Stated exercise: Return every line of the records below unchanged, leaving the pictures out of your answer.
---------- Raw data
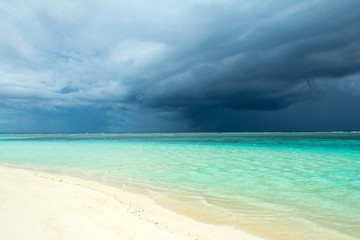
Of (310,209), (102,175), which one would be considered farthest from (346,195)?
(102,175)

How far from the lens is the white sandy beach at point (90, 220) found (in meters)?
3.37

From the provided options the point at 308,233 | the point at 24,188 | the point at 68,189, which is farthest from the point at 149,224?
the point at 24,188

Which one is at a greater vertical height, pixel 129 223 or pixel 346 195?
pixel 129 223

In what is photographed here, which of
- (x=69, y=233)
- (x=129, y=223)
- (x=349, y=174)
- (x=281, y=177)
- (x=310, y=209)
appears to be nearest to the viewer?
(x=69, y=233)

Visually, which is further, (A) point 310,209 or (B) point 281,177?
(B) point 281,177

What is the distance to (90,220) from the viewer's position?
3.95 m

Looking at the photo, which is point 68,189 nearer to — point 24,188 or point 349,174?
point 24,188

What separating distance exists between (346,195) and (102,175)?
977 centimetres

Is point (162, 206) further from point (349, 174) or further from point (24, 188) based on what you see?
point (349, 174)

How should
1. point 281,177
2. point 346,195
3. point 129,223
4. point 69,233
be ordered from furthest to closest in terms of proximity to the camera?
point 281,177 < point 346,195 < point 129,223 < point 69,233

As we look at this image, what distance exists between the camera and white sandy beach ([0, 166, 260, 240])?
133 inches

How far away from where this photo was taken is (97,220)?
3.99 metres

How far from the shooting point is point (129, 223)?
12.9 ft

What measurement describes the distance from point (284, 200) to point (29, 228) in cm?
632
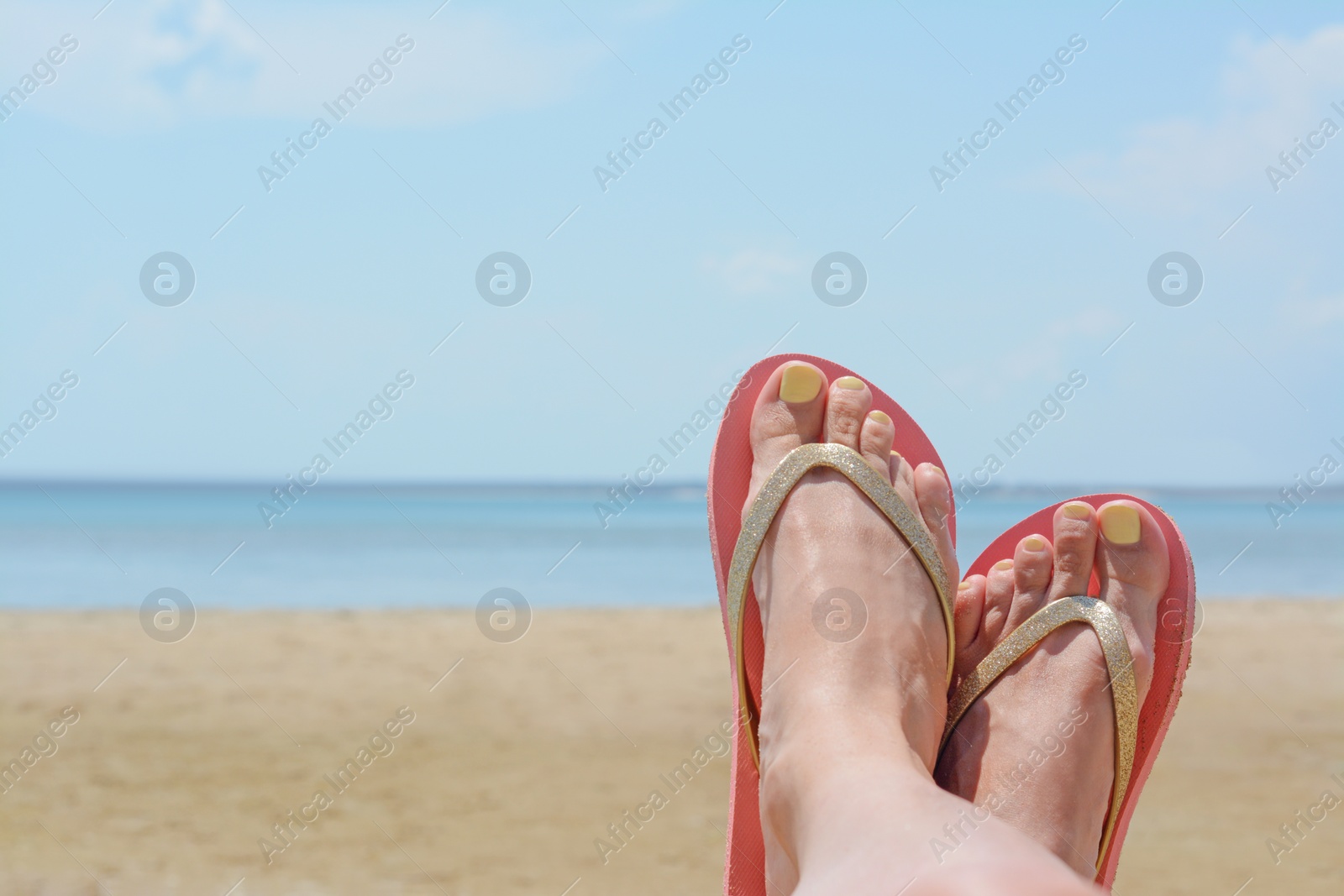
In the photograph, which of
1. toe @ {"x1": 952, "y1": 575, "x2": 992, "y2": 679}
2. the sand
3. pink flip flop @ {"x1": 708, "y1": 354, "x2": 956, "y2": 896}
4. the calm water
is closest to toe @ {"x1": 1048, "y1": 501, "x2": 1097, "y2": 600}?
toe @ {"x1": 952, "y1": 575, "x2": 992, "y2": 679}

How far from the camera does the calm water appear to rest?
433 inches

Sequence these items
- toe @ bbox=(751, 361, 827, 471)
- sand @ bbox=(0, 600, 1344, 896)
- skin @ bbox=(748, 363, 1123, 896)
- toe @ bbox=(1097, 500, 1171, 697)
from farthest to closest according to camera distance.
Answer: sand @ bbox=(0, 600, 1344, 896) < toe @ bbox=(751, 361, 827, 471) < toe @ bbox=(1097, 500, 1171, 697) < skin @ bbox=(748, 363, 1123, 896)

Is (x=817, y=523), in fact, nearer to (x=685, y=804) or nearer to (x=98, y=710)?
(x=685, y=804)

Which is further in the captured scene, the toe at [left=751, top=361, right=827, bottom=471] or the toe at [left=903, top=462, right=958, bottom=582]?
the toe at [left=751, top=361, right=827, bottom=471]

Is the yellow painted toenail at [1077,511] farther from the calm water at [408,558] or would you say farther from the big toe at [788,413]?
the calm water at [408,558]

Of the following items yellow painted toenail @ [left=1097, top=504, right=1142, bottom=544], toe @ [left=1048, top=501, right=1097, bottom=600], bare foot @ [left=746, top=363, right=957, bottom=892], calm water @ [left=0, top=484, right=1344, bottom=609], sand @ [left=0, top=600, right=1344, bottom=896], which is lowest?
calm water @ [left=0, top=484, right=1344, bottom=609]

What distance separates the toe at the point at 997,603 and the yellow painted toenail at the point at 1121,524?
23cm

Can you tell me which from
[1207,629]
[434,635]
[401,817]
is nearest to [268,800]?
[401,817]

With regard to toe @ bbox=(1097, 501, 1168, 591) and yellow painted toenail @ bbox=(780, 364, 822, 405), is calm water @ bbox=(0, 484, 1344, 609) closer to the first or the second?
toe @ bbox=(1097, 501, 1168, 591)

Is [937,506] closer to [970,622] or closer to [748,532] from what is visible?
[970,622]

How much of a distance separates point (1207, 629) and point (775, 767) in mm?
7065

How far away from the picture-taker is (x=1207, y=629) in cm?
777

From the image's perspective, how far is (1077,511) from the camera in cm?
235

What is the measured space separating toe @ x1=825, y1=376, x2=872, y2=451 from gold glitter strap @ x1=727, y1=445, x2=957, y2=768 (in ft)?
0.16
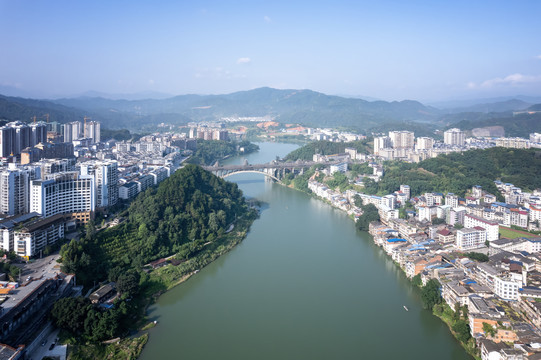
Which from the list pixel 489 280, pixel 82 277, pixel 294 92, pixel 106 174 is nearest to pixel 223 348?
--------------------
Response to the task:
Of (310,209), (102,175), which one would be considered farthest from (346,195)?
(102,175)

How far from the lens is the white sandy beach at point (90, 220) found (in meters)?
3.37

From the provided options the point at 308,233 | the point at 24,188 | the point at 68,189, which is farthest from the point at 149,224?
the point at 24,188

Which one is at a greater vertical height, pixel 129 223 or pixel 346 195?
pixel 129 223

In what is photographed here, which of
- (x=69, y=233)
- (x=129, y=223)
- (x=349, y=174)
- (x=281, y=177)
- (x=310, y=209)
appears to be nearest to the viewer?
(x=69, y=233)

Visually, which is further, (A) point 310,209 or (B) point 281,177?
(B) point 281,177

What is the distance to (90,220) from the viewer's position?
3.95 m

Looking at the photo, which is point 68,189 nearer to — point 24,188 or point 349,174?
point 24,188

What separating distance exists between (346,195) and (102,175)?
977 centimetres

Is point (162, 206) further from point (349, 174) or further from point (24, 188) based on what you see?
point (349, 174)

How should
1. point 281,177
2. point 346,195
3. point 129,223
4. point 69,233
be ordered from furthest to closest in terms of proximity to the camera?
point 281,177 < point 346,195 < point 129,223 < point 69,233

As we look at this image, what distance exists between the camera and white sandy beach ([0, 166, 260, 240])?
133 inches

How far away from where this photo was taken is (97,220)?
3.99 metres

How far from the shooting point is point (129, 223)?
12.9 ft

What measurement describes the distance from point (284, 200) to point (29, 228) in cm?
632
In the photograph, which of
1. toe @ {"x1": 952, "y1": 575, "x2": 992, "y2": 679}
2. the sand
3. pink flip flop @ {"x1": 708, "y1": 354, "x2": 956, "y2": 896}
4. the calm water
is closest to toe @ {"x1": 1048, "y1": 501, "x2": 1097, "y2": 600}?
toe @ {"x1": 952, "y1": 575, "x2": 992, "y2": 679}

How far from the camera does the calm water appear to rest?
433 inches

Sequence these items
- toe @ bbox=(751, 361, 827, 471)
- sand @ bbox=(0, 600, 1344, 896)
- skin @ bbox=(748, 363, 1123, 896)
- toe @ bbox=(1097, 500, 1171, 697)
from farthest to closest according to camera distance.
Answer: sand @ bbox=(0, 600, 1344, 896) < toe @ bbox=(751, 361, 827, 471) < toe @ bbox=(1097, 500, 1171, 697) < skin @ bbox=(748, 363, 1123, 896)

Is (x=817, y=523), in fact, nearer to (x=685, y=804) or nearer to (x=98, y=710)?
(x=685, y=804)

Which is further in the captured scene, the toe at [left=751, top=361, right=827, bottom=471] or the toe at [left=903, top=462, right=958, bottom=582]?
the toe at [left=751, top=361, right=827, bottom=471]

Is the yellow painted toenail at [1077,511] farther from the calm water at [408,558] or would you say farther from the big toe at [788,413]?
the calm water at [408,558]

Of the following items yellow painted toenail @ [left=1097, top=504, right=1142, bottom=544], toe @ [left=1048, top=501, right=1097, bottom=600], bare foot @ [left=746, top=363, right=957, bottom=892], calm water @ [left=0, top=484, right=1344, bottom=609], sand @ [left=0, top=600, right=1344, bottom=896], which is lowest?
calm water @ [left=0, top=484, right=1344, bottom=609]

What distance separates the toe at the point at 997,603 and the yellow painted toenail at the point at 1121,524?
23cm

Can you tell me which from
[1207,629]
[434,635]
[401,817]
is nearest to [268,800]?
[401,817]

With regard to toe @ bbox=(1097, 501, 1168, 591) and yellow painted toenail @ bbox=(780, 364, 822, 405), is calm water @ bbox=(0, 484, 1344, 609) closer to the first or the second?
toe @ bbox=(1097, 501, 1168, 591)

Is [937,506] closer to [970,622] or closer to [748,532] from what is visible?
[970,622]

How much of a distance separates point (1207, 629) and point (775, 767) in mm?
7065

How far away from the picture-taker is (x=1207, y=629) in cm?
777

From the image's perspective, how far is (1077,511) from the camera in cm?
235

What is the measured space separating toe @ x1=825, y1=376, x2=872, y2=451 from gold glitter strap @ x1=727, y1=445, x2=957, y2=768 (in ft)?
0.16
Which from the list pixel 489 280, pixel 82 277, pixel 294 92, pixel 106 174 is nearest to pixel 223 348?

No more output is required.